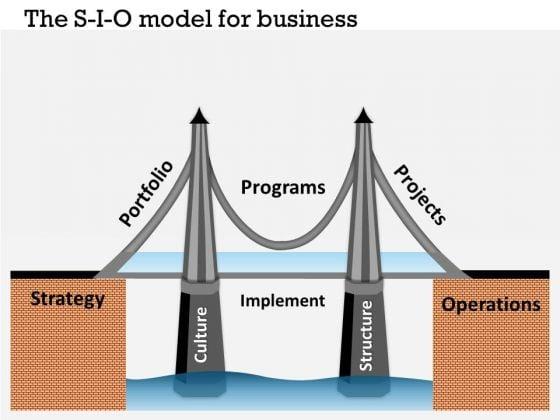 Business Framework The S I O Model For Business PowerPoint Presentation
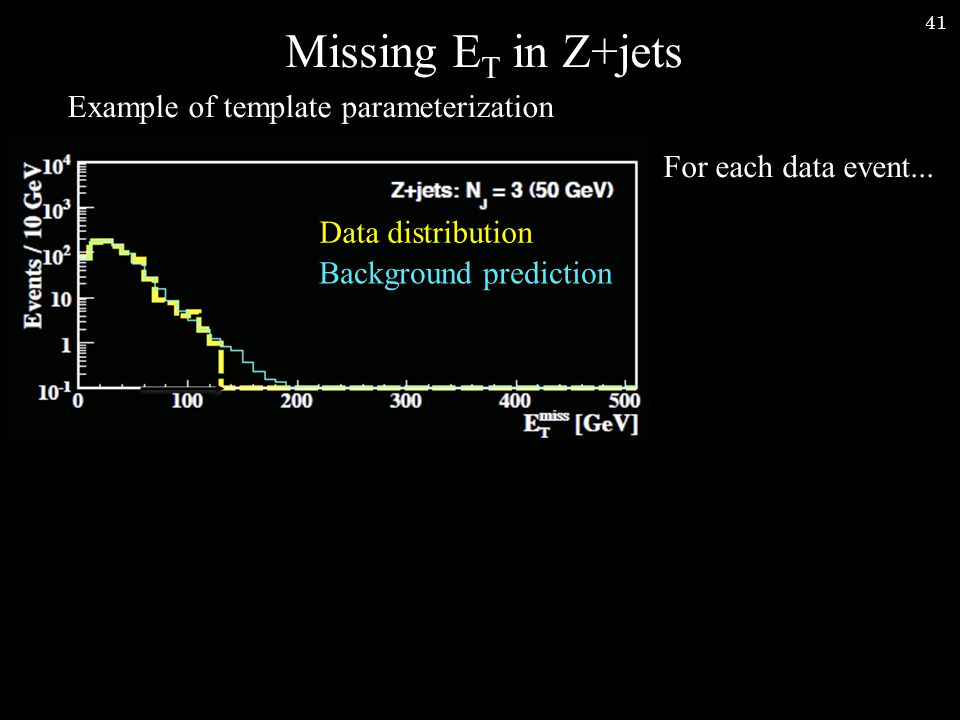 41 Missing E T in Z+jets Example of template parameterization Background prediction Data distribution For each data event...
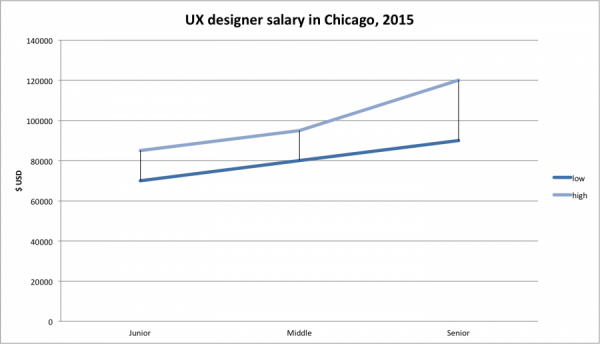 chicago IT salaries, ux designer chicago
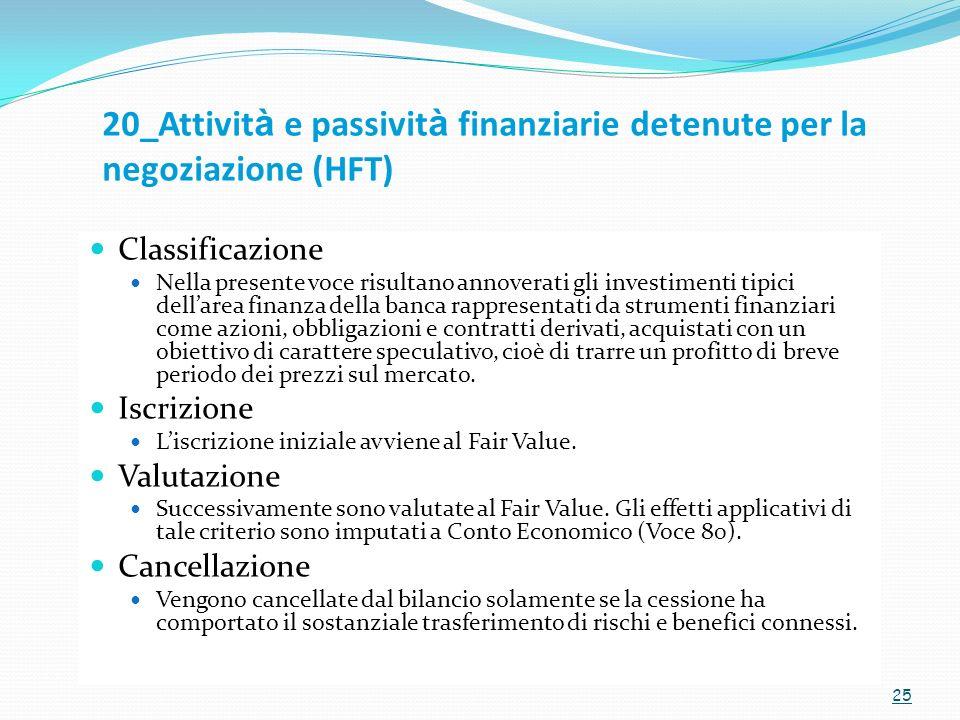 20_Attivit à e passivit à finanziarie detenute per la negoziazione (HFT) Classificazione Nella presente voce risultano annoverati gli investimenti tip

------

Task requirements: The reply should consist only of the lines running from the one with "41 Missing E" through the end of the material, both included, copied exactly; please omit pictures.

Task solution:
 41 Missing E T in Z+jets Example of template parameterization Background prediction Data distribution For each data event...
 chicago IT salaries, ux designer chicago
 20_Attivit à e passivit à finanziarie detenute per la negoziazione (HFT) Classificazione Nella presente voce risultano annoverati gli investimenti tip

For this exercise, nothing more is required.